Un laboratorio di scrittura con donne immigrate

Un laboratorio di scrittura con donne immigrate

Il qui e l’altrove. Un laboratorio con donne immigrate.

Dopo mesi, per alterne vicende personali, condivido con voi alcuni stralci dell’Atelier di scrittura tenuto con donne immigrate nel 2021, con il supporto fattivo dell’Associazione Sassi Scritti e i cui esiti sono confluiti in una pubblicazione dal titolo “Il qui e l’altrove” che  può essere richiesta a info@sassiscritti.org.

Intorno a un laboratorio di scrittura vive un enorme flusso di pensieri, progettualità, risorse ed emozioni.

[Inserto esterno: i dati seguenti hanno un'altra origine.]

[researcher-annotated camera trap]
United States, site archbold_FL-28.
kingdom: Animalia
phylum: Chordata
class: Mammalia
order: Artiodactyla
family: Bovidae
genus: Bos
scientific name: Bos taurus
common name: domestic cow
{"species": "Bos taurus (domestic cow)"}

L’idea di progettare e realizzare un atelier di scrittura mi ha sempre affascinato, fin dai tempi in cui leggevo assetato le pagine della rivista Adultità. Ogni volta che aprivo il semestrale, edito da Guerini, mi sembrava di entrare in un mondo nuovo e ricco di pratiche elegantissime, profonde, di cui spesso però non percepivo l’essenza. Mi sono proposto di avvicinarmi al mondo della scrittura all’inizio di ogni anno della mia esperienza di insegnante, per poi tacere l’intenzione, sempre con la convinzione che sarebbe stato più opportuno e incisivo proporla l’anno seguente.

Insegno in un Centro Provinciale di Istruzione per Adulti, una scuola che cambia pelle ogni anno, che è specchio, spesso in anticipo, dei grandi cambiamenti che innervano la società.  Ho da tempo la possibilità di incontrare classi cariche di intelligenze, curiosità, saperi, bagagli di vita ingombranti, percorsi scolastici e culturali apparentemente lontani anni luce fra loro, classi di donne, uomini e giovani che intraprendono un percorso di formazione, animati da mille e diverse motivazioni.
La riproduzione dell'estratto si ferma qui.